Mostly because of three things.
- You can have a high-performing startup and still be broke. It takes a lot of fuel to lift a jet off the runway. Having revenues doesn't mean you have cash. And without cash you can still be wiped out at any time, even with your business. Which leads to...
- There's the present value of a business and expected future value. But neither one of them mean anything until someone buys them. You know what being rich on paper feels like? Worse than before because you're still broke but with a lot to lose.

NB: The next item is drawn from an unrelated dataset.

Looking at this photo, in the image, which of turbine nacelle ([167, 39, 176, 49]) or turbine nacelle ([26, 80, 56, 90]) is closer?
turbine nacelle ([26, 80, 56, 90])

- A business is an asset that in most cases has to be worked (managed). This is part of the jet fuel. Working and being preoccupied around the clock is not fun. "Can you PLEASE put the phone down tonight?" your lover shouts. Okay okay ... but NO, it doesn't happen. You don't have a Four Hour Workweek. Instead you have an every-hour workweek, running around putting out fires because you know one small blaze that's ignored could burn the whole thing down. And you can't afford your replacement.
But okay, let's say someone comes along and offers you $10 million cash for your troubles so far. What does that mean for you, the budding entrepreneur? Let's see:
- Maybe for the first time in your life you have some ol' kickback, Scrooge McDuck cash. You can pay off your mom's house. You can go on trips and learn things. You can buy yourself a few luxuries. You can help people. You can invest aggressively in other companies. You can finally breathe and not worry about being one wrong move away from poverty.
- You've cashed in on your business's present and future value, which may not ever be a real. Whew ... Who knows the future? Maybe your business goes bust in two years because of new technology. Maybe a competitor comes and eats your market. Maybe a million things could happen that make your business fail. But you, you don't have to worry about that because you cashed in on the future now. It's like reverse life insurance -- death insurance -- and you're paid to live now. All businesses die eventually.
- You're free from the stress of running a business. You can turn your phone off. You can be present with your lover. You can get lost in the Indonesian jungle. You don't have this raging monkey on your back anymore. You've raised the monkey to adolescence and sold it (sorry PETA folks, not really), and now you're free to just be human for a while and stretch. Yeah, maybe you could've raised it to maturity but maybe it could've bitten your face off, too.
So here's the thing. It's really rough getting going when you're an entrepreneur with no safety net. Tomorrow isn't guaranteed and risk-tolerance-wise time isn't on your side.
Everybody can't be Mark Zuckerberg and build a platform trending towards world domination. If someone offers you a fair amount of cash that buys you a lot of time and a lot more risk-tolerance, and you need a win personally, and you don't have to work for them post-acquisition, it makes a lot of sense to take the money and run.
Then you'll have cash in the bank and the basics taken care of. And with that squared away you can be bolder and more bullish with your next venture(s). You can aim for 10 times your first exit. Or maybe for billions. You can heave and swing for the fences. But at least you have some runs on the board and you're fine if you strikeout.
Let's take Mark Cuban for example. And I don't really like using the most exceptional people as samples, but anyway it's a good example. Mark's first win was Microsystems which he sold for a few million in cash. Maybe about $6-8 mil in today's money if I'm not mistaken. Maybe he could've held onto it, grew it a little and watched it get eaten by technology in 3 years? For what? Would his mind die with that business?
The cash gave him a new baseline. It wasn't "F you money", but it was enough to get the monkey off his back and re-up on a bigger business. And that's exactly what he did. After squaring away his needs with a small win he launched, which he later sold for billions. Then he bought the Mavs. Now he's on national TV making investments every week.
What if he would've held onto his little baby? What if he never gave himself the freedom and leverage to do anything else?
Cash is king. Get some and you can jump around.
(Note: There are many factors that go into the decision to sell a business. I'm writing from the simplified perspective of a majority owner who's taken little outside investment and can do well exiting earlier and for much less than say, a company bloated with VC money.)